Juillet 2002 à Pantin : Guet-apens imaginaire et orchestration médiatique

Par le « Collectif droit, justice et citoyenneté à Pantin »

« Une bande de jeunes massacre à coups de battes de base-ball trois policiers à vélo, dont une femme » ? Comment les fausses nouvelles diffusées par FO Police ont été relayées dans les médias.

Nous publions ici le dossier réalisé par le « Collectif droit, justice et citoyenneté à Pantin », et mis à la disposition de la presse sous le titre « D’une manipulation politico-syndicale à une bavure médiatique » [1], ainsi que la lettre adressée au Procureur de la République

Pantin, le 7 avril 2003

Les évènements du 24 juillet 2002 qui se sont déroulés dans la cité des Pommiers à Pantin ont connu un retentissement national, et laissé un souvenir de violence extrême : Une bande de jeunes massacre à coups de battes de base-ball trois policiers à vélo, dont une femme.

À l’origine, un simple incident violent provoqué par un contrôle abusif d’identité par trois jeunes policiers probablement peu formés.
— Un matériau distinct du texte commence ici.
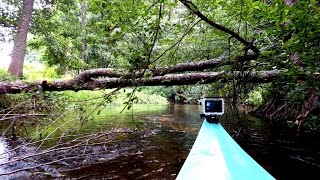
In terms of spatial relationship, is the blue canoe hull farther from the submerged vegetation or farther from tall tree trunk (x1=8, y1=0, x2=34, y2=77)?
tall tree trunk (x1=8, y1=0, x2=34, y2=77)

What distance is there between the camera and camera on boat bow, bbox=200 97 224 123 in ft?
10.1

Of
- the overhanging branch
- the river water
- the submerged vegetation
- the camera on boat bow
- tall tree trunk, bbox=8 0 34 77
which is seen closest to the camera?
the overhanging branch

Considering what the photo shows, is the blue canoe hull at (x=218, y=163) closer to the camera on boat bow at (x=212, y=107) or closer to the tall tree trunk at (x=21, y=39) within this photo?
the camera on boat bow at (x=212, y=107)

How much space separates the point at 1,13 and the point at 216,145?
30.2 feet

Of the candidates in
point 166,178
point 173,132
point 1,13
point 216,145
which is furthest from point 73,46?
point 216,145

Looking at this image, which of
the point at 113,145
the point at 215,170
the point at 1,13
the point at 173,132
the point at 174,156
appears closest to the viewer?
the point at 215,170

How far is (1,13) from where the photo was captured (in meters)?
9.42

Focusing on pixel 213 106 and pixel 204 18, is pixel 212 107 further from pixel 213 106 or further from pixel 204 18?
pixel 204 18

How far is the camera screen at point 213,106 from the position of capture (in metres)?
3.10

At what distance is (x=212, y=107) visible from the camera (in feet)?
10.6

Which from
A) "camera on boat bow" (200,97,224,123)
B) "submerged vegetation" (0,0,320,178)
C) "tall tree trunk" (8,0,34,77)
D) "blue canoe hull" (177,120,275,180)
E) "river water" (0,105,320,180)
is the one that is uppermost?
"tall tree trunk" (8,0,34,77)

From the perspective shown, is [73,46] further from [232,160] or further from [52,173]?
[232,160]

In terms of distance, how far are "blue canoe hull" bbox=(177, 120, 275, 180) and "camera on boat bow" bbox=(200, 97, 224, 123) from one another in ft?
0.70

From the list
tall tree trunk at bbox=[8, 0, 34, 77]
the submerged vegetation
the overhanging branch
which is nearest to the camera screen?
the submerged vegetation
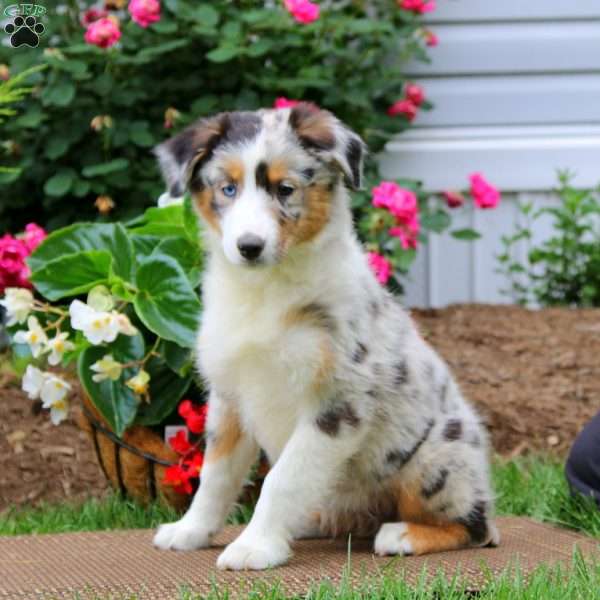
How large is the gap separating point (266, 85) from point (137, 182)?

XXX est un jeune mineur, dont l’identité est déjà parfaitement connue des policiers, ce qu’ils reconnaissent eux-mêmes. Ceux-ci affirmeront par la suite qu’il fumait un joint, ce qui aurait provoqué le contrôle d’identité. Cette information se révèlera fausse. Donc, un jeune, mineur, noir (est-ce important ?), tout seul, connu des policiers et qui ne se livre à aucune activité répréhensible. Le contrôle d’identité est donc injustifié. Il n’a comme fonction que de matérialiser la présence et le pouvoir de la police. Contrôle violent : le jeune mineur est plaqué au mur, puis jeté au sol où il est maintenu en force. C’est ensuite que les accrochages avec un premier puis un deuxième jeune, arrivés au secours du mineur, eurent lieu.
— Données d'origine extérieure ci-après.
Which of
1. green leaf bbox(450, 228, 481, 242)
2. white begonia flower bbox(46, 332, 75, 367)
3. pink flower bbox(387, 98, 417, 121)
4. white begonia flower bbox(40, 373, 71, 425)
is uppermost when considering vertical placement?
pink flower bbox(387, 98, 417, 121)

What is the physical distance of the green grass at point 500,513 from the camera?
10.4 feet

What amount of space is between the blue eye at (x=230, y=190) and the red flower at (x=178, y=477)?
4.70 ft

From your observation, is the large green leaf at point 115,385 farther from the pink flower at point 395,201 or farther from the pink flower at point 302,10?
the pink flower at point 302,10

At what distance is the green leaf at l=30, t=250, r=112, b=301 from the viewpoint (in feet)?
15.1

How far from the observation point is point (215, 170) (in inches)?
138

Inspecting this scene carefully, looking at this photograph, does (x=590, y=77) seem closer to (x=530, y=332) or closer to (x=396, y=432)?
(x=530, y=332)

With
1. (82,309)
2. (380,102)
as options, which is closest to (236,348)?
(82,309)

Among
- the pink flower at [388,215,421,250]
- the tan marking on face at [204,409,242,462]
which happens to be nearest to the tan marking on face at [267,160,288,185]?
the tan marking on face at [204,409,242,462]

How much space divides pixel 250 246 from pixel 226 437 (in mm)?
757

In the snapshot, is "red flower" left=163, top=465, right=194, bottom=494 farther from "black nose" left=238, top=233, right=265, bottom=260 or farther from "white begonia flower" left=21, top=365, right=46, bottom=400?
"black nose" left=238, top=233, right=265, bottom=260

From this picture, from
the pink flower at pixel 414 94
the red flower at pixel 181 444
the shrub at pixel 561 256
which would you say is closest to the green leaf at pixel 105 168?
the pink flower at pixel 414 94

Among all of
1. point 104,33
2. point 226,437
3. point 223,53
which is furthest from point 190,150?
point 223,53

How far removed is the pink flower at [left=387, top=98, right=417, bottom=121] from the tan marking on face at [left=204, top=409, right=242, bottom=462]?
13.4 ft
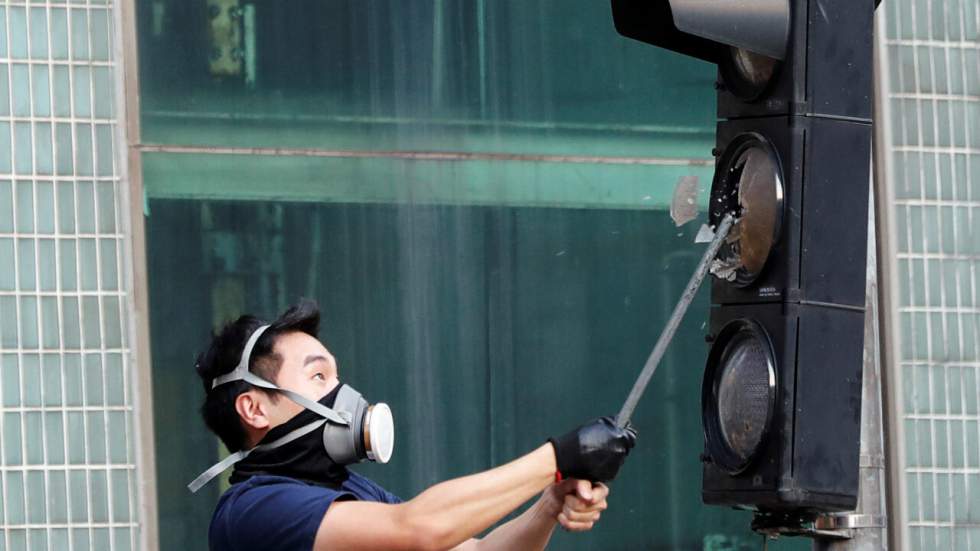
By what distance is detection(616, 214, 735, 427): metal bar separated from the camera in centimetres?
395

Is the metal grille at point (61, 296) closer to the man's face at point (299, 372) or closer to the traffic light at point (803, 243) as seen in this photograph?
the man's face at point (299, 372)

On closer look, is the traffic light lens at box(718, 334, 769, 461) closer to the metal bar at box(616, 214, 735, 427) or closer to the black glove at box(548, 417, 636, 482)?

Ce déroulement des faits, désormais parfaitement établi, n’a rien à voir avec ce qu’ont rapporté les médias ni avec le souvenir qu’en a gardé l’opinion publique.

Alors, que s’est-il passé ?

1. Le SGP-FO diffuse de fausses nouvelles

Dans une dépêche de l’agence Reuters, publiée à 16 heures 22 « un responsable de FO Police » déclare : « Les jeunes, qui avaient des battes de base-ball, se sont rebellés et se sont même emparés des bâtons de défense des policiers pour les frapper. » L’agence Reuters titre sa dépêche : « Trois policiers frappés à coups de battes de base-ball. »
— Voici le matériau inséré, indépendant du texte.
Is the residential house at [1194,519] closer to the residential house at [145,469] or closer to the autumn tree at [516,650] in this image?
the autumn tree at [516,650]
L’AFP axe sa dépêche sur : Trois policiers roués de coups, « de source syndicale policière ». Les trois policiers « sont tombés dans un véritable guet-apens a-t-on précisé de même source  ». L’AFP cite ensuite « un responsable du syndicat général de la police (SGP-FO) », qui détaille le guet-apens : « Le policier qui vérifiait les papiers a été frappé à coups de poing au visage, de même que la femme stagiaire. L’autre collègue, un jeune adjoint de sécurité qui s’était esquivé pour alerter les secours, a été rattrapé puis roué de coups avec une batte de base-ball. Il est resté inanimé plus d’une demi heure. »

Au même moment, le SGP FO, décidément extrêmement actif sur cette affaire, publie un communiqué officiel qui commence ainsi : « A 14 heures 30 trois policiers en VTT seraient tombés dans un traquenard, alors qu’ils circulaient rue des Pommiers, un groupe de jeunes leur aurait fait signe pour les appeler... » Dans le même communiqué, le SGP-FO a déjà trouvé une explication à ce traquenard : la vengeance. « Il est à noter que ces fonctionnaires ont procédé hier, 23 juillet 2002, à l’interpellation de ces mêmes jeunes, et auraient mis en fourrière un engin deux roues interdit à la circulation sur la voie publique. ».

Deux heures après les faits, le ton est donné, une version cohérente et colorée a été construite, et par FO Police. Groupe de jeunes, battes de base-ball, traquenard, les mots clé sont lancés, et désormais, c’est à elle que toute la presse va s’adresser pour obtenir des informations. Et les responsables FO ne vont pas se faire prier pour les décliner sur tous les tons.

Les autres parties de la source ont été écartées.